Aha - I realized. He must be doing something right.

And it became way more interesting to try to understand
what he's doing right than to focus exclusively on what he's
doing wrong.

On the documentation thing ... well:

Stallman's code (and code descended from Stallman's code)
tends to annoy me with its sparcity of good commenting,
its long, convoluted functions, its sometimes wacky choices
of how to structure module dependencies, its horrific approach
to portability.....

Problem is, though, than when I've had to actually work
on any of that code? Yeah, it takes some hours or days
of study to puzzle it out - weeks even - but then once
you've "got it" you've got it. It's actually fairly lucid
in spite of the style.

One of the things he does right is not overly documenting
the code. First, it's a lot of work. Second, the folks
that wind up contributing the most to it learn a lot and learn
it well by puzzling it out a bit first on their own.
Yes, really. I'm not suggesting weak internals documentation
and all the other aspects as a general style that everyone
should adapt.

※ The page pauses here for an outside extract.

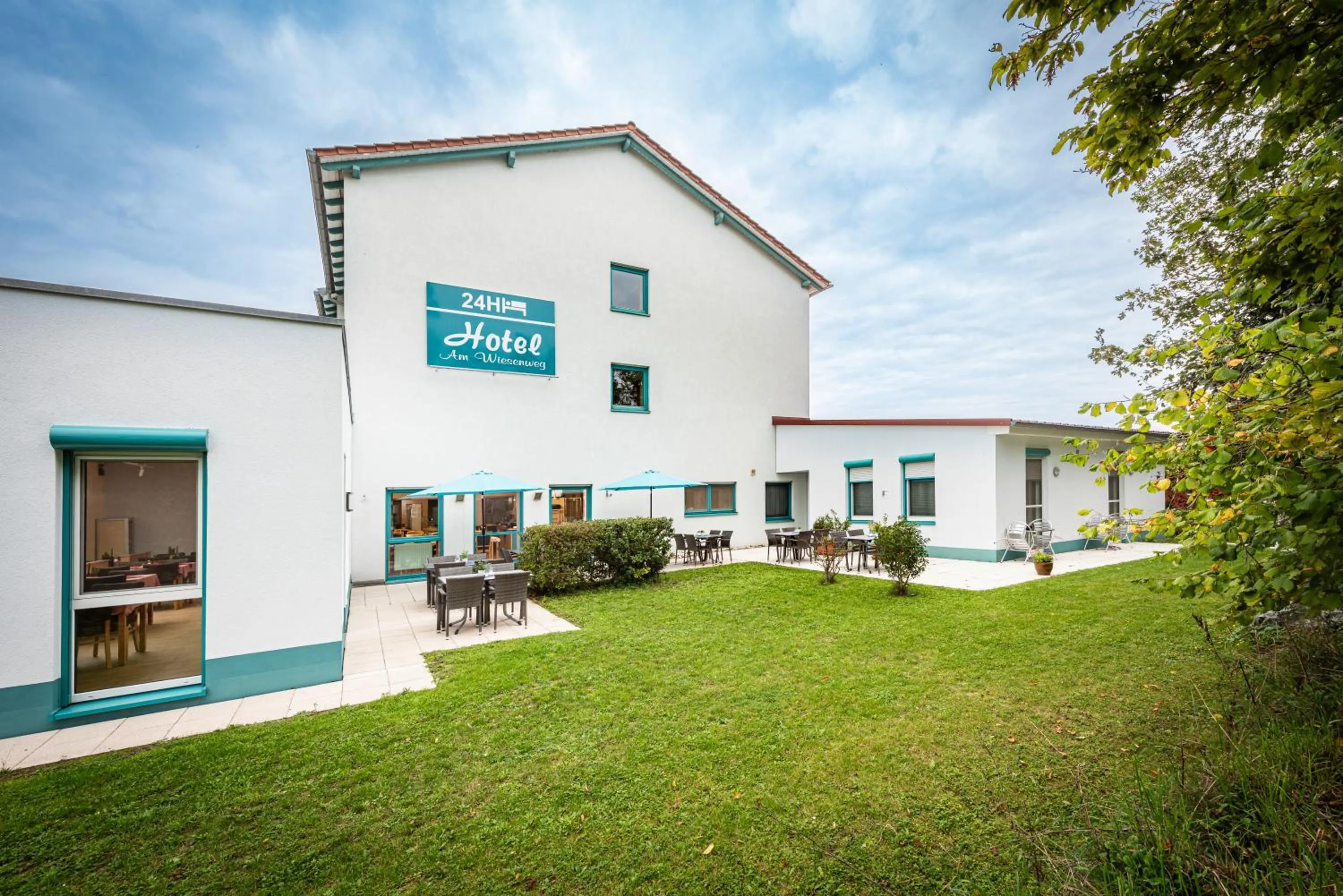 Property building in Hotel Am Wiesenweg l 24h check-in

I do think it slows some things down.
Yet in some cases, like Emacs, .... well, it's hard to argue
with success, ain't it?





> All Richard Stallman has to do is to hand draw the data-structures and
> architecture of the various programs. Give references to the places
> where he got the ideas.

Isn't that (the drawing) something you could do?

As for where he got the ideas: a lot of Emacs architecture is
based on common knowledge ideas, some on the order of 40 years
old. There's not a lot that isn't original in the core
architecture that one would normally want cites about.